◆ 任务说明 A
在关于TensorFlow目标检测的文章中，所下载的120张图片是按何种数量分别存放于train与test两个文件夹的？
◆ 任务说明 B
请逐字照录关于TensorFlow目标检测的文章中自"- root = tree.getroot()"起、至"- xml_list.append(value)"止（含该处）的部分。
◆ 任务说明 C
判断以下陈述是否与关于TensorFlow目标检测的文章相符，逐项回答"是"或"否"，并原文引述起决定作用的语句：(i) 图片标注完成后保存为同名的xml文件；(ii) 所用图片下载自谷歌图片；(iii) 第一个python脚本负责从.csv表格中创建tfrecord格式。

◆ 引用段落
TensorFlow object detection API应用
前一篇讲述了TensorFlow object detection API的安装与配置,现在我们尝试用这个API搭建自己的目标检测模型。
一、准备数据集
本篇旨在人脸识别,在百度图片上下载了120张张钧甯的图片,存放在/models/research/object_detection下新建的images文件夹内,images文件夹下新建train和test两个文件夹,然后将120分为100和20张分别存放在train和test中。
接下来使用 LabelImg 这款小软件,安装方法参考这里,对train和test里的图片进行人工标注(时间充裕的话越多越好),如下图所示。
标注完成后保存为同名的xml文件,并存在原文件夹中。
对于Tensorflow,需要输入专门的TFRecords Format 格式。
写两个小python脚本文件,第一个将文件夹内的xml文件内的信息统一记录到.csv表格中,第二个从.csv表格中创建tfrecord格式。
附上对应代码:
- # xml2csv.py
- import os
- import glob
- import pandas as pd
- import xml.etree.ElementTree as ET
- os.chdir('/home/zzf/tensorflow/models/research/object_detection/images/test')
- path = '/home/zzf/tensorflow/models/research/object_detection/images/test'
- def xml_to_csv(path):
- xml_list = []
- for xml_file in glob.glob(path + '/*.xml'):
- tree = ET.parse(xml_file)
- root = tree.getroot()
- for member in root.findall('object'):
- value = (root.find('filename').text,
- int(root.find('size')[0].text),
- int(root.find('size')[1].text),
- member[0].text,
- int(member[4][0].text),
- int(member[4][1].text),
- int(member[4][2].text),
- int(member[4][3].text)
- )
- xml_list.append(value)
- column_name = ['filename', 'width', 'height', 'class', 'xmin', 'ymin', 'xmax', 'ymax']
- xml_df = pd.DataFrame(xml_list, columns=column_name)
- return xml_df
- def main():
- image_path = path
- xml_df = xml_to_csv(image_path)
- xml_df.to_csv('zhangjn_train.csv', index=None)
- print('Successfully converted xml to csv.')
- main()
- # generate_tfrecord.py
- # -*- coding: utf-8 -*-
- """

◆ 所供资料
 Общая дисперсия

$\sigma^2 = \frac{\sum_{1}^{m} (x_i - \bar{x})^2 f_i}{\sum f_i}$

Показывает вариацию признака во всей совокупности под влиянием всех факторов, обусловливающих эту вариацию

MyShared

...

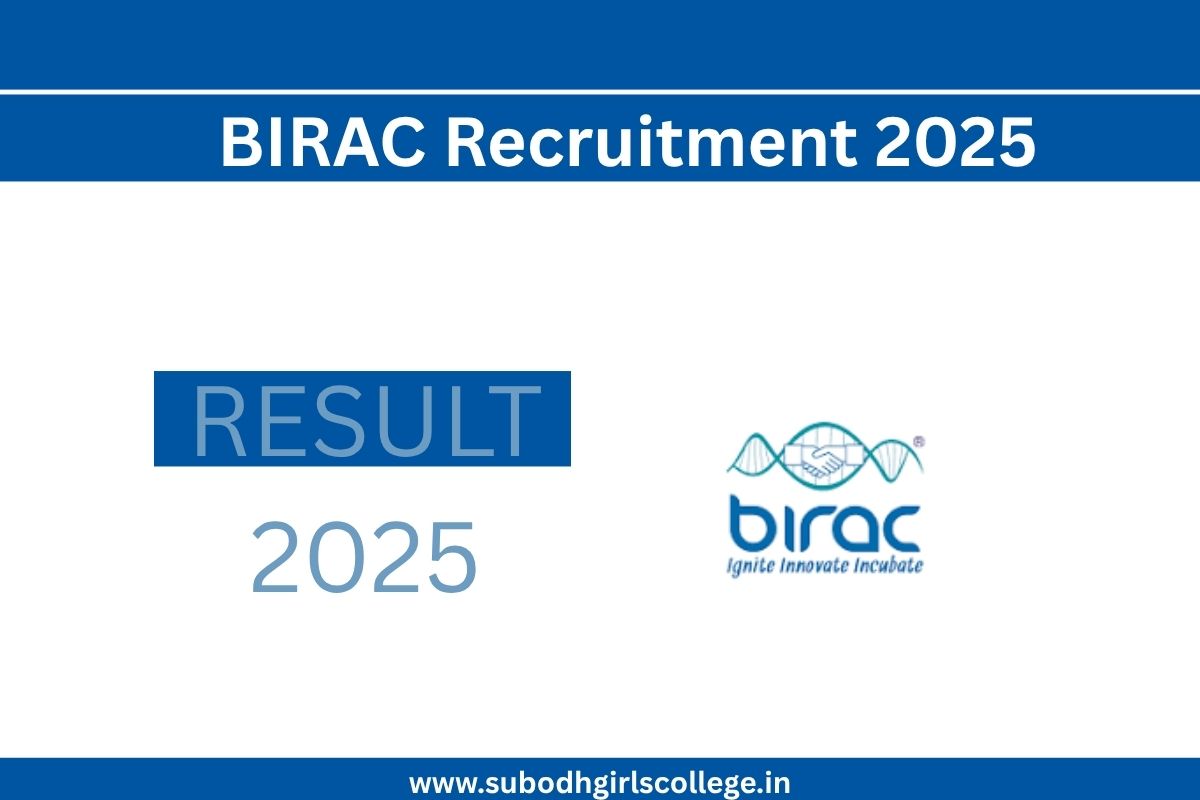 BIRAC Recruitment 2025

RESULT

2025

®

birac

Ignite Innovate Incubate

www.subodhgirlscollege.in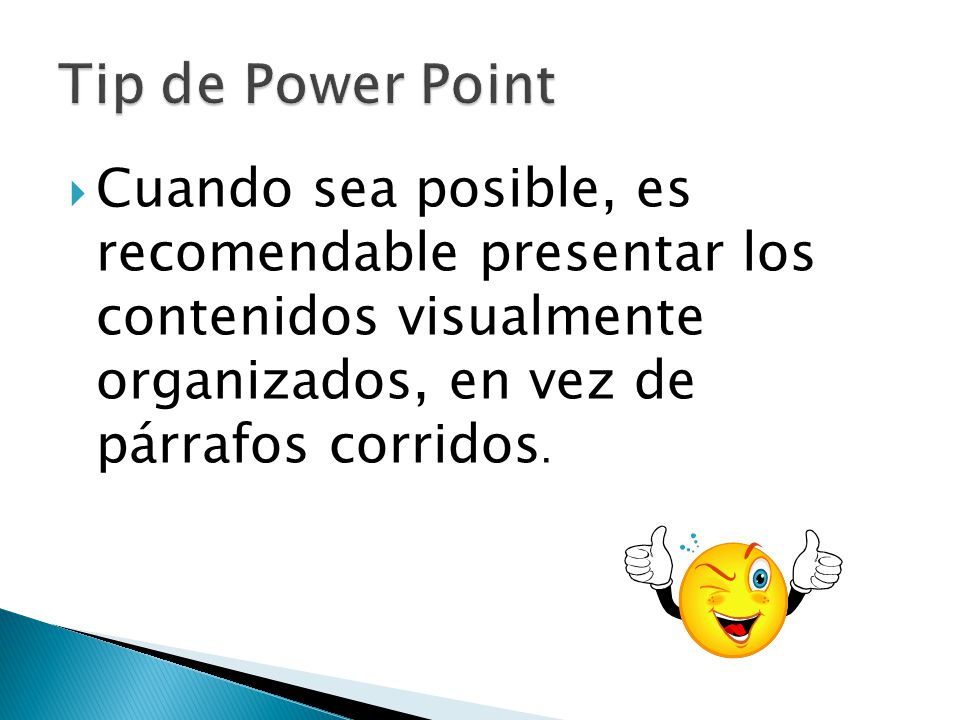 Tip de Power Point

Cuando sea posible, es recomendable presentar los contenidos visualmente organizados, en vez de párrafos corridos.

◆ 参考答案 A
100张存放在train中，20张存放在test中。

◆ 参考答案 B
- root = tree.getroot()
- for member in root.findall('object'):
- value = (root.find('filename').text,
- int(root.find('size')[0].text),
- int(root.find('size')[1].text),
- member[0].text,
- int(member[4][0].text),
- int(member[4][1].text),
- int(member[4][2].text),
- int(member[4][3].text)
- )
- xml_list.append(value)

◆ 参考答案 C
(i) 是。"标注完成后保存为同名的xml文件,并存在原文件夹中。"
(ii) 否。"在百度图片上下载了120张张钧甯的图片"
(iii) 否。"第一个将文件夹内的xml文件内的信息统一记录到.csv表格中,第二个从.csv表格中创建tfrecord格式。"